Job:
Reproduce the records exactly.

·····

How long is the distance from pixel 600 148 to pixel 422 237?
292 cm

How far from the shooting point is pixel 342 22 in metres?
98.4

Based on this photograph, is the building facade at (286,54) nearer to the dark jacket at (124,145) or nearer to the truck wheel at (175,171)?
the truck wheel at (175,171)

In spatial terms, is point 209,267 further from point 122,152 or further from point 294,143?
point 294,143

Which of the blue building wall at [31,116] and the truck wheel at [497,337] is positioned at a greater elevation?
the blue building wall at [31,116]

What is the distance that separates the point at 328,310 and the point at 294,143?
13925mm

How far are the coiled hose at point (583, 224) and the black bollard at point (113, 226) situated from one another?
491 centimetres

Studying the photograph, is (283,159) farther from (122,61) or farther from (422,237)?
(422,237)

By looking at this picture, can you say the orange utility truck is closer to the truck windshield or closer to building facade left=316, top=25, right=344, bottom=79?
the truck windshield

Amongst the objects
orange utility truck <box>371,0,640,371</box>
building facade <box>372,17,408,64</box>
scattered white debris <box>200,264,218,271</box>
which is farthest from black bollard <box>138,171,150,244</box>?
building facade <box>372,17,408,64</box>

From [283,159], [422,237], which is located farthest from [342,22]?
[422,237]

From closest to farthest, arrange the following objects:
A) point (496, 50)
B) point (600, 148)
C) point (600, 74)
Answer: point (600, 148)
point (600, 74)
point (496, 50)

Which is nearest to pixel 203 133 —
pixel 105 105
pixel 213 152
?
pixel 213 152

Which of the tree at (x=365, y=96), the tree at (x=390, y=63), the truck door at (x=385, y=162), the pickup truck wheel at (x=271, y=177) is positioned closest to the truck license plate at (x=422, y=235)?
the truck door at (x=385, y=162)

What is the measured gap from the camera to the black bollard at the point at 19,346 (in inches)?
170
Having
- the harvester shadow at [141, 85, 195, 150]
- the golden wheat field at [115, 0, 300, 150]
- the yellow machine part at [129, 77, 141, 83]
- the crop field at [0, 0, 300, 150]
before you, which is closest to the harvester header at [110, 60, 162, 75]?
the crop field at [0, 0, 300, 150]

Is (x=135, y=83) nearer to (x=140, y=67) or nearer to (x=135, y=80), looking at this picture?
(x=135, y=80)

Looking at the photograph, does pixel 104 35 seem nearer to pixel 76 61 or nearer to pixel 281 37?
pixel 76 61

·····

Result of this task:
How long is the distance from pixel 600 148 to pixel 422 237?
292 cm

How far from the shooting point is pixel 342 22 in metres?
98.4

Based on this photograph, is the building facade at (286,54) nearer to the dark jacket at (124,145) or nearer to the truck wheel at (175,171)?
the truck wheel at (175,171)

In spatial terms, is point 209,267 further from point 122,152 or further from point 294,143?
point 294,143

Which of the blue building wall at [31,116] and the truck wheel at [497,337] is positioned at a greater elevation?
the blue building wall at [31,116]

What is the distance that separates the point at 328,310 and the point at 294,143?
13925mm

How far are the coiled hose at point (583, 224) and the black bollard at point (113, 226) situated from one another?
491 centimetres

Studying the photograph, is (283,159) farther from (122,61) or farther from (422,237)?
(422,237)

By looking at this picture, can you say the orange utility truck is closer to the truck windshield or closer to building facade left=316, top=25, right=344, bottom=79?
the truck windshield

Amongst the objects
orange utility truck <box>371,0,640,371</box>
building facade <box>372,17,408,64</box>
scattered white debris <box>200,264,218,271</box>
which is farthest from black bollard <box>138,171,150,244</box>?
building facade <box>372,17,408,64</box>

From [283,159], [422,237], which is located farthest from [342,22]?
[422,237]

From closest to farthest, arrange the following objects:
A) point (496, 50)
B) point (600, 148)
C) point (600, 74)
Answer: point (600, 148)
point (600, 74)
point (496, 50)

Which is nearest to pixel 203 133 —
pixel 105 105
pixel 213 152
?
pixel 213 152

Which of the tree at (x=365, y=96), the tree at (x=390, y=63), the truck door at (x=385, y=162), the pickup truck wheel at (x=271, y=177) is positioned closest to the truck license plate at (x=422, y=235)?
the truck door at (x=385, y=162)

What is the measured gap from the camera to the black bollard at the point at 19,346 (in inches)?
170
Having
- the harvester shadow at [141, 85, 195, 150]
- the golden wheat field at [115, 0, 300, 150]
- the yellow machine part at [129, 77, 141, 83]
- the crop field at [0, 0, 300, 150]
before you, which is closest to the harvester header at [110, 60, 162, 75]?
the crop field at [0, 0, 300, 150]

Is (x=135, y=83) nearer to (x=140, y=67) or nearer to (x=135, y=80), looking at this picture?
(x=135, y=80)

Looking at the photograph, does pixel 104 35 seem nearer to pixel 76 61 or nearer to pixel 281 37?
pixel 76 61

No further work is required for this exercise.